→ TASK BRIEF
As you look over the data below, please find each line where the word "https" appears, then copy it.

▬▬▬▬▬▬▬▬▬▬

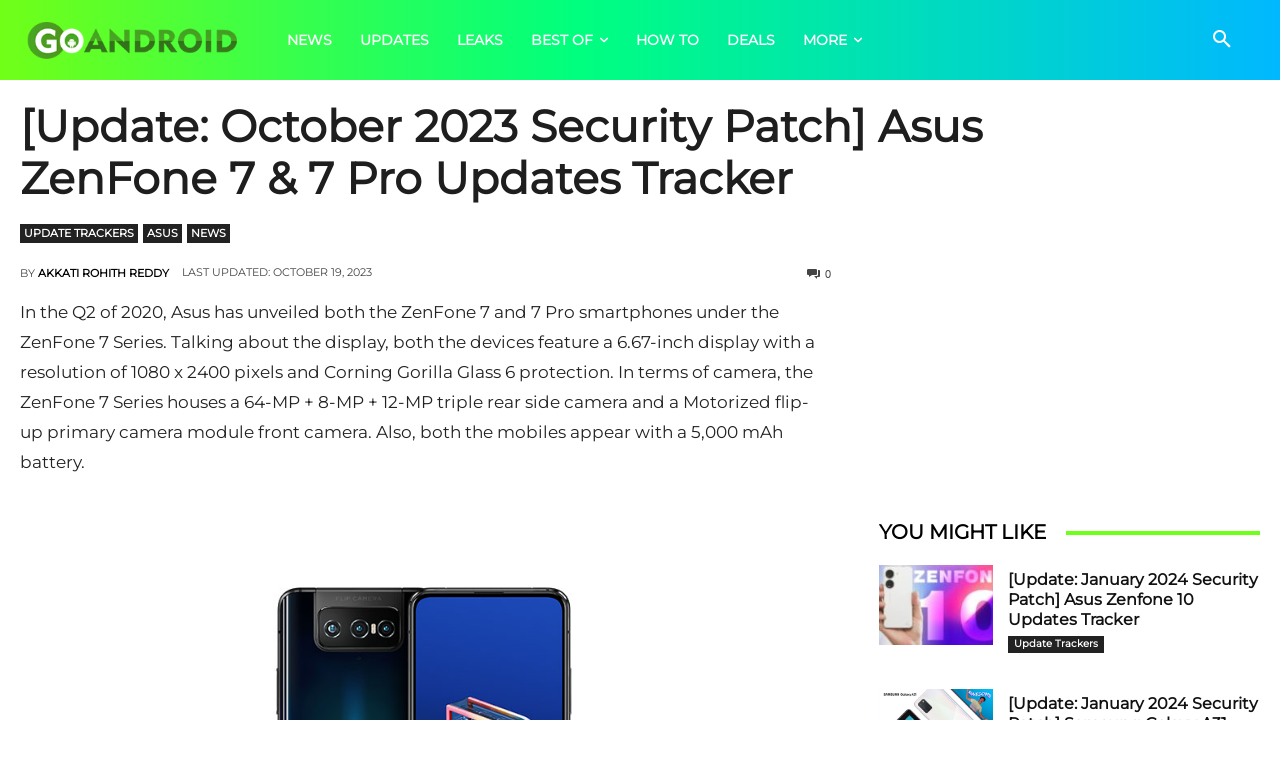

--- FILE ---
content_type: text/html; charset=utf-8
request_url: https://www.google.com/recaptcha/api2/aframe
body_size: 264
content:
<!DOCTYPE HTML><html><head><meta http-equiv="content-type" content="text/html; charset=UTF-8"></head><body><script nonce="8spgvBXqmJmcdKOGwGoeKg">/** Anti-fraud and anti-abuse applications only. See google.com/recaptcha */ try{var clients={'sodar':'https://pagead2.googlesyndication.com/pagead/sodar?'};window.addEventListener("message",function(a){try{if(a.source===window.parent){var b=JSON.parse(a.data);var c=clients[b['id']];if(c){var d=document.createElement('img');d.src=c+b['params']+'&rc='+(localStorage.getItem("rc::a")?sessionStorage.getItem("rc::b"):"");window.document.body.appendChild(d);sessionStorage.setItem("rc::e",parseInt(sessionStorage.getItem("rc::e")||0)+1);localStorage.setItem("rc::h",'1768778181141');}}}catch(b){}});window.parent.postMessage("_grecaptcha_ready", "*");}catch(b){}</script></body></html>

▬▬▬▬▬▬▬▬▬▬

→ YOUR RESPONSE
request_url: https://www.google.com/recaptcha/api2/aframe
<!DOCTYPE HTML><html><head><meta http-equiv="content-type" content="text/html; charset=UTF-8"></head><body><script nonce="8spgvBXqmJmcdKOGwGoeKg">/** Anti-fraud and anti-abuse applications only. See google.com/recaptcha */ try{var clients={'sodar':'https://pagead2.googlesyndication.com/pagead/sodar?'};window.addEventListener("message",function(a){try{if(a.source===window.parent){var b=JSON.parse(a.data);var c=clients[b['id']];if(c){var d=document.createElement('img');d.src=c+b['params']+'&rc='+(localStorage.getItem("rc::a")?sessionStorage.getItem("rc::b"):"");window.document.body.appendChild(d);sessionStorage.setItem("rc::e",parseInt(sessionStorage.getItem("rc::e")||0)+1);localStorage.setItem("rc::h",'1768778181141');}}}catch(b){}});window.parent.postMessage("_grecaptcha_ready", "*");}catch(b){}</script></body></html>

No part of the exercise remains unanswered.